_Probier es aus_:
Ändere im Text über das autistische Erleben den Abschnitt zwischen "Als Kind war" und "als Farben und Formen.", beide eingeschlossen, und gib ihn wieder. Setze dabei überall "Farben und Gestalten" statt "Farben und Formen".

Aber wie erleben autistische Personen ihre Umwelt? Warum reagieren sie so, wie sie es tun? Was sehen sie? Was nehmen sie auf? Darüber wissen wir nicht viel, und das liegt einfach daran, dass es ihnen schwerfällt, zu kommunizieren. Doch gibt es einige Bücher von sogenannten Hochfunktionalen Autisten, die Einblick in die autistische Welt ermöglichen. Und da kommt nun Eine andere Kindheit, wo Iris Johansson ihre Welt wortgewandt, nuancenreich und scharfsinnig beschreibt. Mit den verbalen Fähigkeiten, die sie sich als Erwachsene angeeignet hat, erklärt sie die ursprünglich wortlosen, begrifflosen Erlebnisse ihrer Kindheit, manchmal kristallklar und manchmal mit impressionistischer Ausdrucksfülle.
Als Kind war Iris nicht klar, dass Menschen ein Inneres besitzen. Sie sah menschliche Gefühle lediglich als etwas an, das »in die Atmosphäre« gekommen war und dort sehr schön aussah. Besonders schön zeigten sich ihr die negativen Gefühle, und deshalb liebte sie es, andere zu provozieren. Wenn diese dann wütend wurden, freute sie sich und genoss das schöne Spiel von Farben und Formen. Als sie etwas älter war, lernte sie dann, das, was sie von den Gefühlen anderer sah, zu interpretieren, und zwar so tiefgehend und exakt, dass einem dabei unheimlich werden konnte.
Iris erfasste auch Laute synästhetisch, das heißt, sie hörte sie nicht nur, sondern sah sie auch als Farben und Formen.
Wenn Iris dasaß und hin und her schaukelte, dann geschah das oft, um nach »Außen« zu kommen, um den »Iriskörper«, wie sie es nennt, und die »Normale Welt« zu verlassen und in die »Richtige Welt« zu kommen. Wenn sie im Außen war, dann war sie ganz. Dort verstand sie die Welt. Sie konnte sich zwischen den Menschen, den Tieren und den Häusern auf dem Hof bewegen, sie erkannte, wie alles zusammenhing, konnte – oder wollte – es aber nicht in Worte fassen. Sie sah ihren eigenen Körper von außen, wie er da still und abwesend schaukelte. Das da war Iris, aber sie war es nicht richtig.

[Datensätze]

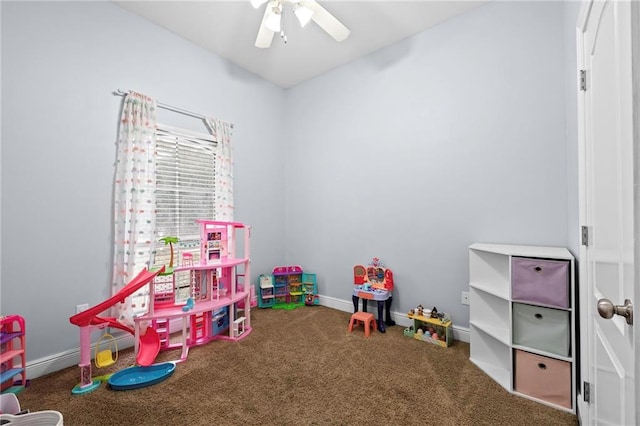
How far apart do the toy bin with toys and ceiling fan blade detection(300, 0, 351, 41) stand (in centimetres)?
246

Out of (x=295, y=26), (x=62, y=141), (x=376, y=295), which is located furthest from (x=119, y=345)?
(x=295, y=26)

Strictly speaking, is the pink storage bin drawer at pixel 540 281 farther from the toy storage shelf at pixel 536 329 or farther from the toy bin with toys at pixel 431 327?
the toy bin with toys at pixel 431 327

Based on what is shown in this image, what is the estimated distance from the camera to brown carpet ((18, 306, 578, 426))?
1.45 meters

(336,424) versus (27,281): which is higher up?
(27,281)

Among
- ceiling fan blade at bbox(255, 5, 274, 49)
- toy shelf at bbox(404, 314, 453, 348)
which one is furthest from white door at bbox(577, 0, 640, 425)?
ceiling fan blade at bbox(255, 5, 274, 49)

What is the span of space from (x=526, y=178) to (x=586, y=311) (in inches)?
43.8

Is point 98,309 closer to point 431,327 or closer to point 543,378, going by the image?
point 431,327

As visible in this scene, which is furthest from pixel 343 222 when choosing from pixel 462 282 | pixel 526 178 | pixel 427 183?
pixel 526 178

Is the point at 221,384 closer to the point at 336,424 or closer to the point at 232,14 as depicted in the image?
the point at 336,424

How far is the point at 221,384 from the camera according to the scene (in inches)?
68.8

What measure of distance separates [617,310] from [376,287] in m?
2.05

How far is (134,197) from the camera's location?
225 cm

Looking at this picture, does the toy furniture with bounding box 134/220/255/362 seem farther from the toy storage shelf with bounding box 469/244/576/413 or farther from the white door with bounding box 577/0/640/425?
the white door with bounding box 577/0/640/425

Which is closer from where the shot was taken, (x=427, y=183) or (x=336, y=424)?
(x=336, y=424)
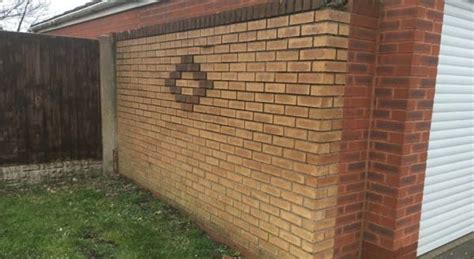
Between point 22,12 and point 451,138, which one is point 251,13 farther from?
point 22,12

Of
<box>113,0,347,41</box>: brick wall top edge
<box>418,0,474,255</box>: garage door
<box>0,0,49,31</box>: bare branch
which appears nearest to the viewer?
<box>113,0,347,41</box>: brick wall top edge

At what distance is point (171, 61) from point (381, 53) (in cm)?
238

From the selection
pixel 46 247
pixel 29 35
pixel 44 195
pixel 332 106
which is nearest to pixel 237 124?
pixel 332 106

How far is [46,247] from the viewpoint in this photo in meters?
3.49

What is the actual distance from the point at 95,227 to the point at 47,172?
206 centimetres

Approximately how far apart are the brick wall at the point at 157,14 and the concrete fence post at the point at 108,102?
0.91m

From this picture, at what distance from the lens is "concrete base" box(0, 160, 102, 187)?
5234 millimetres

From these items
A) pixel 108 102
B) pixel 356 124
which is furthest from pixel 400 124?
pixel 108 102

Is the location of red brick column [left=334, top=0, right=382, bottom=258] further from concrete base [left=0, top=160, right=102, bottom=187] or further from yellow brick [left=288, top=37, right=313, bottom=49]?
concrete base [left=0, top=160, right=102, bottom=187]

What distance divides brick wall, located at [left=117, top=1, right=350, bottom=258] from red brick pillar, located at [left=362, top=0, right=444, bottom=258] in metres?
0.35

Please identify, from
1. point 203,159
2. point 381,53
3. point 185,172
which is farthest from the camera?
point 185,172

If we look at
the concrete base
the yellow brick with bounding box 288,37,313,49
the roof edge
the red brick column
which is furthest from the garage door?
the concrete base

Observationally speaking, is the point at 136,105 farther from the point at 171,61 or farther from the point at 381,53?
the point at 381,53

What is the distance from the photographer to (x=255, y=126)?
3.16 metres
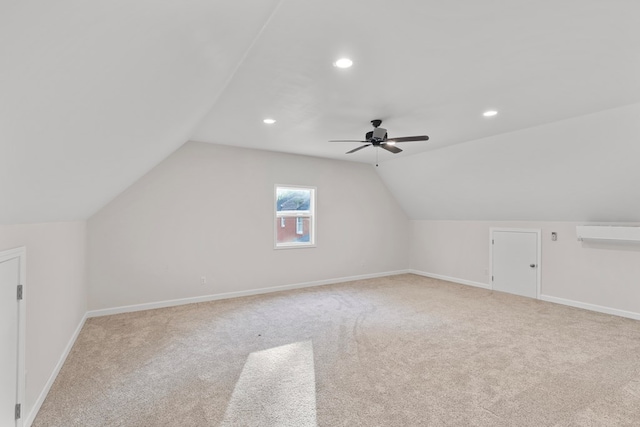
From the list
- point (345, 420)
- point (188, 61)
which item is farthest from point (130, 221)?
point (345, 420)

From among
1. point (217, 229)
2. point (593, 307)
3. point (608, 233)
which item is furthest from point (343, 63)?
point (593, 307)

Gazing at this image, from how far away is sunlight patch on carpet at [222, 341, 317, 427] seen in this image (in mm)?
2186

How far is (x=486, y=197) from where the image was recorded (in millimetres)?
5664

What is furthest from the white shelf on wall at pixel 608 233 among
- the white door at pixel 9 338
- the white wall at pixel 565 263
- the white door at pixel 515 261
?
the white door at pixel 9 338

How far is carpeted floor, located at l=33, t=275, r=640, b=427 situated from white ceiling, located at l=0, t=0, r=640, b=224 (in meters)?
1.49

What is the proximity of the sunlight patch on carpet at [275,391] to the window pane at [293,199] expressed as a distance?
3240 millimetres

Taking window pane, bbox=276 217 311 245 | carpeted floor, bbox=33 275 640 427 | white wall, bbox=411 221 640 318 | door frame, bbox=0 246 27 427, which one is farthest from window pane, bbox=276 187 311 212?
door frame, bbox=0 246 27 427

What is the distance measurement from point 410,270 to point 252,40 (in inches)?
262

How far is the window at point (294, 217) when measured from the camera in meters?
6.06

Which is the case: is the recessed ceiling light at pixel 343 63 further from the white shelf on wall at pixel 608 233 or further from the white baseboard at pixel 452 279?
the white baseboard at pixel 452 279

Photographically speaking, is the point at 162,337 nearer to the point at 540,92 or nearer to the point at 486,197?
the point at 540,92

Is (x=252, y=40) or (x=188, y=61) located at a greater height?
(x=252, y=40)

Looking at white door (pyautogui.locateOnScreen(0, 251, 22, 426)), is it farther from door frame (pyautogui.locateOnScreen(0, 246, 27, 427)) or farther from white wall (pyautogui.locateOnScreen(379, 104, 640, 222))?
white wall (pyautogui.locateOnScreen(379, 104, 640, 222))

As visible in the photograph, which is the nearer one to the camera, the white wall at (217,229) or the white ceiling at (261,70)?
the white ceiling at (261,70)
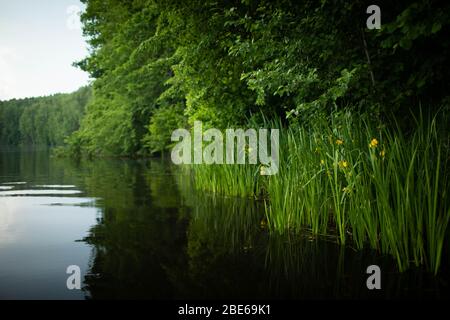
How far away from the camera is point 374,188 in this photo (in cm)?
426

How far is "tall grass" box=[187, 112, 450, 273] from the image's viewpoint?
134 inches

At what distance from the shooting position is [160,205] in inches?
305

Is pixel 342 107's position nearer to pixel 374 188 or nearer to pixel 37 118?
pixel 374 188

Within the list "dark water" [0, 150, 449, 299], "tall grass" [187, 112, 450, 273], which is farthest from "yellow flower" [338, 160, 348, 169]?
"dark water" [0, 150, 449, 299]

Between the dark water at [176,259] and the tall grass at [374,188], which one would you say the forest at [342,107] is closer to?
the tall grass at [374,188]

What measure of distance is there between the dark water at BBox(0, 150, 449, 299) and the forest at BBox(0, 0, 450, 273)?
17.4 inches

_Lösung der Aufgabe_:
Als Kind war Iris nicht klar, dass Menschen ein Inneres besitzen. Sie sah menschliche Gefühle lediglich als etwas an, das »in die Atmosphäre« gekommen war und dort sehr schön aussah. Besonders schön zeigten sich ihr die negativen Gefühle, und deshalb liebte sie es, andere zu provozieren. Wenn diese dann wütend wurden, freute sie sich und genoss das schöne Spiel von Farben und Gestalten. Als sie etwas älter war, lernte sie dann, das, was sie von den Gefühlen anderer sah, zu interpretieren, und zwar so tiefgehend und exakt, dass einem dabei unheimlich werden konnte.
Iris erfasste auch Laute synästhetisch, das heißt, sie hörte sie nicht nur, sondern sah sie auch als Farben und Gestalten.